Document:
::::::::::
# Kernel 1: Naive Kernel
So, this is where it begins. The descent into madness.

So now that are familiar with basics of how the execution model works, where and how a CUDA kernel is launched, and how its result is recevied by the CPU, let's take a look at the actual first (and worst) kernel for General Matrix-Matrix Multiplication.

Small easter egg, the kernel we first launched in the previous notebook is the one we will be defining now, so the arguments we were arbitrarily passing before will make more sense now.


The actual kernel invocation + execution configration parameters set-up:

In [None]:
// create as many blocks as necessary to map all of C
dim3 gridDim(CEIL_DIV(M, 32), CEIL_DIV(N, 32), 1);  

// 32 * 32 = 1024 threads per block
dim3 blockDim(32, 32, 1);

sgemm_naive<<<gridDim, blockDim>>>(M, N, K, alpha, A, B, beta, C);


The way our execution model works here, is that we assign each thread one entry of our result matrix C, essentially giving each mini worker one allocated spot (element) they must compute and fill in. Based on the block dimension we defined, we have 1024 threads per block, which means each block covers 1024 entries of the matrix. This essentially means that we need total dimensions of the matrix / 1024 blocks to get all the computation needed.

Assume we know that the dimensions of our output matrix C are M x N (will be illuminated later). 

If you're thinking (I did initially) it'd be equivalent to just have gridDim( CEIL_DIV(M, 1024), N, 1); since that will also give us the same number of blocks, unfortunately, that won't work. This is as the layout of the blocks over the 2D matrix must match our thread indexing math - which I will talk about in the next code snippet, finally looking into the black box of our kernel.


In [None]:
_global__ void sgemm_naive(int M, int N, int K, float alpha, const float* A, const float* B, float beta, float* C) {
// we are computing A x B and storing in C
// A is (M x K) and B is (K x N), thus C is (M x N)
// alpha and beta will be discussed later - but remember the discussion on BLAS prior



// compute position in C that this thread is responsible for
const uint col = blockIdx.x * blockDim.x + threadIdx.x;         // threadIdx.x and threadIdx.y will vary from 0 to 31 
const uint row = blockIdx.y * blockDim.y + threadIdx.y;         // blockIdx.x and blockIdx.y will vary from 0 to CEIL_DIV(N,32) and CEIL_DIV(M,32) respectively

...
::::::::::
Dataset excerpt:

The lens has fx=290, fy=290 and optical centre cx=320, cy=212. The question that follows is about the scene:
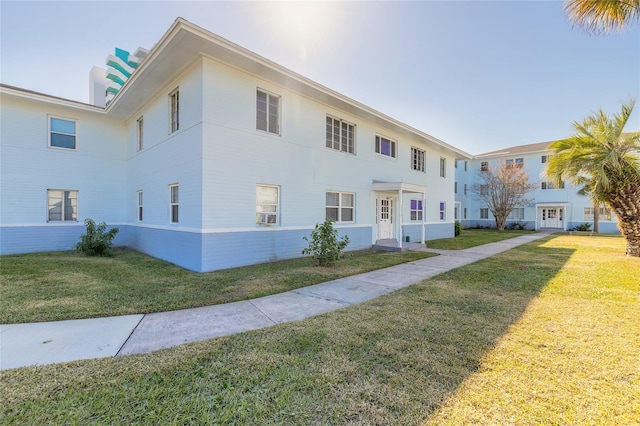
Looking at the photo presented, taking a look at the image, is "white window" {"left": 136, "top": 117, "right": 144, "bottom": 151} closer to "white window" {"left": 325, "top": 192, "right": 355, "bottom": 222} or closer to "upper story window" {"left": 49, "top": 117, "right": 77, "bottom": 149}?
::::::::::
Stated goal: Pick up the write-up on the naive CUDA matrix-multiplication kernel at the point where it stops, and carry it forward.

The result:
}

So as you can see, a kernel is not too far off from regular functions we are used to, having the name defined with the list of arguments. The `__global__` keyword you're going to be seeing a lot of is a **function qualifier** that tells the compiler that the function is not any regular old function, it's a **kernel** - launched from the host (CPU) code but ran on the device (GPU). It then allows us to call the kernel from CPU code, using that <<< >>> triple-chevron launch syntax you should be familiar with at this point.

Kernels always have a return type of void, since they can't return values directly. Instead, they write results to GPU memory, which can be copied back to CPU memory using cudaMemcpy(...). I hope these recurring concepts and keywords are steadily working their way into your mental muscle memory, building a natural familiarity with CUDA.

#### Thread Numbering
Now, above I mentioned, that we couldn't do a less sophisticated approach to the grid dimensions because of thread numbering that we see above. This was something that took me a while to get my head around so I will do you the favour of avoiding a stiff neck by explaining it in a way that clicked to me - and then how it ties in to the dimension defintion above.

**Key Concept**: CUDA code is written from the perspective of a single thread. This is not just an attempt to personify our mini workers, rather, this means that the code is executed independently (and uniquely) by each thread, and built-in variables such as blockIdx, and threadIdx will hold different values depending on which thread is running it.

Since we defined our blockDim.x and blockDim.y both as being 32, our threadId.x and threadId.y are the corresponding threads essentially also holding 32 possible values - ranging from 0 to 31 ~ allowing the 1024 threads to have unique a (threadId.x,threadId.y)

Similarly, based on our gridDim definition, blockId.x and blockId.y will vary from 0 to M/32 and N/32, respectively.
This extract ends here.